People of the past
The deeper premises that led to Partition still shape politics in South Asia
There are two abiding images of the meaning of August 15. There is Nehru, in his inimitable way, announcing a new tryst with destiny. There is the poignant absence of Gandhi, mourning loss, the erasure of an ethical ambition. India marches on, with all its contradictions. It wilfully refuses the destiny that Nehru was exhorting his fellow citizens to embrace, its energies expended on so many transitory moments that the future seems not even a distant gleam. But somewhere, there is also the shadow of that ominous past Gandhi so feared. India can, in all its bravado, say it has transcended its recent past and moved on. It can say, with some justification, that there is a new generation that is too young to even understand the Emergency, let alone Partition. Pakistan may have an identity crisis. But India does not. And yet, hidden in this protestation, there is still an anxiety. Does the unresolved aftermath of Partition still haunt us in ways we do not acknowledge?
Whether Partition was good or bad is now an academic debate. The crude fantasies of overcoming Partition that occasionally pop up are just that: fantasies devoid of political realism. But, equally, it is complacent to think that Partition does not affect us. It affects the direct victims of violence, a subject we still don't know how to acknowledge. But anyone who harbours the illusion that we have put the aftermath of Partition behind us need only take one look at politics in India. The illusion will vanish quickly.

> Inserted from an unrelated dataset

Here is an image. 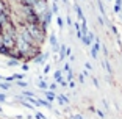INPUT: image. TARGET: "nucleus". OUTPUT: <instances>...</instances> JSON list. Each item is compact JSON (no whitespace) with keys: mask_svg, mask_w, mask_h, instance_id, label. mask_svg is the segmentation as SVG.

The deeper premises that built up to Partition still frame the politics of South Asia. The first, and in our context, practically unworkable and morally insidious, is the alignment of ethnicity and territory. The aspiration to align the two is still at work, from Pakistan's western frontier to our Northeast, from Kashmir to Sri Lanka. And states, haunted by the idea that territorial loss is loss of self, counteract this, often with brutal force.